O acordo nuclear com o Irão está em risco. Sob pressão das sanções norte-americanas, o Presidente iraniano, Hassan Rouhani, anunciou numa declaração ao povo iraniano que o país vai abandonar parcialmente o acordo nuclear de 2015, assinado com a Alemanha, Rússia, China, França, Reino Unido e Estados Unidos – este último abandonou-o unilateralmente há um ano.
O Irão vai deixar de exportar urânio enriquecido, como estipulado no acordo, e voltar a produzir urânio enriquecido de alta qualidade dentro de 60 dias. Isto caso os restantes países signatários não avancem com promessas ou propostas que melhorem o acordo e protejam os setor petrolífero e bancário iranianos das sanções de Washington.
“Sentimos que o acordo nuclear precisa de uma cirurgia e os analgésicos do último ano foram ineficazes. Estas cirurgia é para salvar o acordo, não para o destruir”, disse Rouhani no discurso transmitido pela televisão estatal iraniana, referindo que a situação é bastante sensível. “Não vamos começar a violar os compromissos e a travar qualquer guerra”, garantiu o chefe de Estado, sublinhando que o país “não cederá ao bullying”.
Pouco antes, o ministro dos Negócios Estrangeiros iraniano, Mohammad Javad Zarif, comunicou as intenções de Teerão aos embaixadores dos Estados signatários do acordo, enviando ainda uma carta com todos os detalhes técnicos e legais que lho permitem fazer à chefe da diplomacia da União Europeia, Federica Mogherini. Segundo os inspetores das Nações Unidas, o Irão tem respeitado todos os compromissos presentes no acordo.
“Depois de anos de paciência, o Irão pára com as medidas que os Estados Unidos tornaram impossíveis de continuar”, escreveu Zarif no Twitter pouco depois de se encontrar com o seu homólogo russo, Sergei Lavrov, em Moscovo, referindo que as potências mundiais têm uma “estreita janela de oportunidade para reverter” a situação.
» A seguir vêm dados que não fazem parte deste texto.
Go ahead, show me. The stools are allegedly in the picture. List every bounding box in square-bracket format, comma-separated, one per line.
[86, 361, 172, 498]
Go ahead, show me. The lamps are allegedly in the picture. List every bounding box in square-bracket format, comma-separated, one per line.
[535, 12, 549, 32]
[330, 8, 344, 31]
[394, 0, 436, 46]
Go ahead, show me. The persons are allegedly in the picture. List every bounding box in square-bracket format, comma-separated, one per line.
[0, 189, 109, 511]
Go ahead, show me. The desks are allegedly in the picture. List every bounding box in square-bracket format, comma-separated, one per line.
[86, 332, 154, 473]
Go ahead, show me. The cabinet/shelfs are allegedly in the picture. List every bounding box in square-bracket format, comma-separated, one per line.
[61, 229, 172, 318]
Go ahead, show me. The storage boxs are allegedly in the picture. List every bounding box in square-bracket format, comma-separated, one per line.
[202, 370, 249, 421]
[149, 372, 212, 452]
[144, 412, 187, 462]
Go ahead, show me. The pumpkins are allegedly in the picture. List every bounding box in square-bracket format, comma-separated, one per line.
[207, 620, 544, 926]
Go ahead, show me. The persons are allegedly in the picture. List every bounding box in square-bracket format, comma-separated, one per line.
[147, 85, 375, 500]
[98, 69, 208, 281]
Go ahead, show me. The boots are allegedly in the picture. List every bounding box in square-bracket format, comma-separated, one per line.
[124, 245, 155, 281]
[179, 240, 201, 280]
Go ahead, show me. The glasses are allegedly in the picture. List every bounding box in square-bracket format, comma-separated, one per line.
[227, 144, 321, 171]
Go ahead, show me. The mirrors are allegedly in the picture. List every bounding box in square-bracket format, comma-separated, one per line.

Zarif referia-se às sanções norte-americanas, mas principalmente às mais recentes. No final de abril, Washington anunciou que não permitiria exceções à exportação dos excedentes de urânio enriquecido, impedindo Teerão de respeitar o acordo – este prevê um limite de 3,67% de produção de urânio enriquecido, de 300 kg de urânio enriquecido de baixa qualidade e de 300 toneladas de água pesada, usada nos reatores nucleares. China, Índia, Turquia, Japão e Coreia do Sul eram alguns dos Estados que compravam os excedentes iranianos.
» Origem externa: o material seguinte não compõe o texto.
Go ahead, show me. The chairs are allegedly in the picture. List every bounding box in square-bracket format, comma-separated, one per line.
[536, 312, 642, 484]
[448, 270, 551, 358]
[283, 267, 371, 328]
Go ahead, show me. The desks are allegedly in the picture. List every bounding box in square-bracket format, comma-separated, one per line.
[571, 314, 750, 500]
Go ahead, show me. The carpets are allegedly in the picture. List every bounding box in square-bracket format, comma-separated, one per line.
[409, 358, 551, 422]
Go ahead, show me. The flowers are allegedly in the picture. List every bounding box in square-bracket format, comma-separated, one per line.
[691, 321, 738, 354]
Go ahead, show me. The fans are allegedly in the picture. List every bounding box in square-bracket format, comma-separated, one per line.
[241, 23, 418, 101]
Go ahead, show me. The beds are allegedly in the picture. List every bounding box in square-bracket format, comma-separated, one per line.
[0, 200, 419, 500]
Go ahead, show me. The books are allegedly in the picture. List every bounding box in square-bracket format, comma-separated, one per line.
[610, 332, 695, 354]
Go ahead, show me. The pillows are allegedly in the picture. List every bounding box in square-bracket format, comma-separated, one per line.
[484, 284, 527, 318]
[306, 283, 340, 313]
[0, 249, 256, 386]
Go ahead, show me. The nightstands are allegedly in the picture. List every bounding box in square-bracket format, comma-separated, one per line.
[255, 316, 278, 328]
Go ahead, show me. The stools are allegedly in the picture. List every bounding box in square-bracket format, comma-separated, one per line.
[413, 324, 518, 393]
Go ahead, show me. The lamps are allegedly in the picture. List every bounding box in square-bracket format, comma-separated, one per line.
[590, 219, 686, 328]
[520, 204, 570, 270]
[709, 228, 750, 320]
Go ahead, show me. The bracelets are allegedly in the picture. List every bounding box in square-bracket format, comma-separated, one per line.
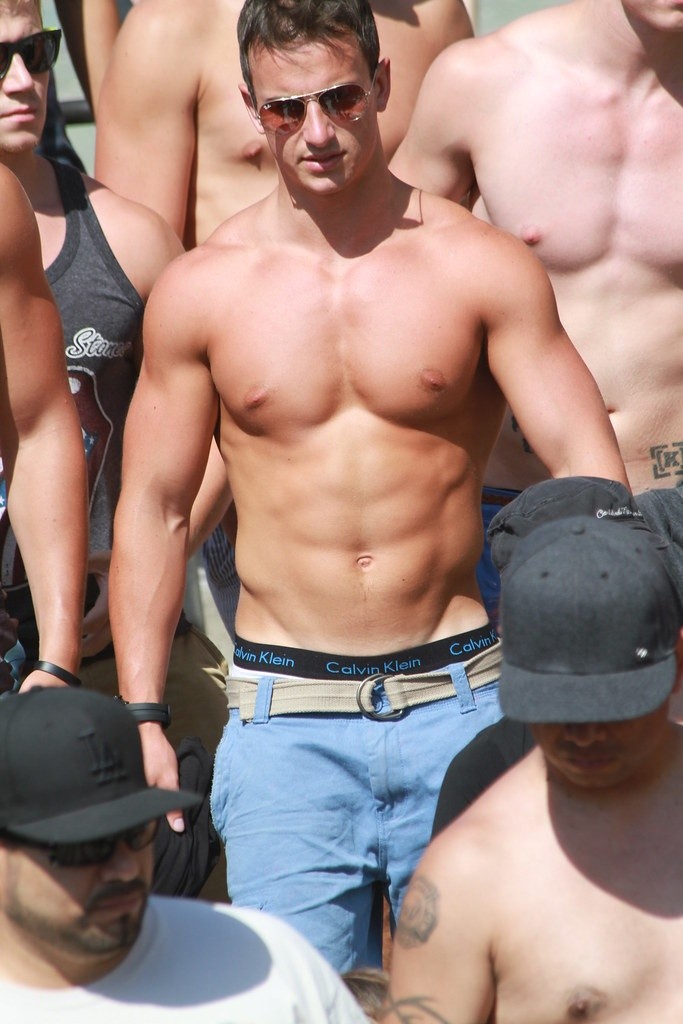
[128, 702, 172, 727]
[33, 660, 82, 688]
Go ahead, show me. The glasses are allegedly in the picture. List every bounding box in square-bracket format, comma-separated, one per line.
[0, 28, 62, 79]
[245, 62, 380, 135]
[0, 816, 162, 866]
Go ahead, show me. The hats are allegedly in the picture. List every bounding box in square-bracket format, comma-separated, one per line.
[486, 475, 671, 575]
[0, 687, 204, 844]
[497, 519, 683, 724]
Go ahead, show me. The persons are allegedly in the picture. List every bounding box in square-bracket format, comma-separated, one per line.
[0, 689, 369, 1024]
[93, 0, 633, 972]
[431, 476, 642, 836]
[32, 0, 133, 170]
[384, 517, 682, 1024]
[0, 0, 231, 680]
[0, 163, 88, 691]
[386, 0, 683, 628]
Com estas sanções, a produção de energia por reatores nucleares tornar-se-ia impossível sem a violação do acordo, vendo-se Teerão obrigado a escolher entre uma ou outra opção. De qualquer das formas, ficaria a perder e Washington seria a grande beneficiada, podendo argumentar que sempre teve razão sobre a postura iraniana.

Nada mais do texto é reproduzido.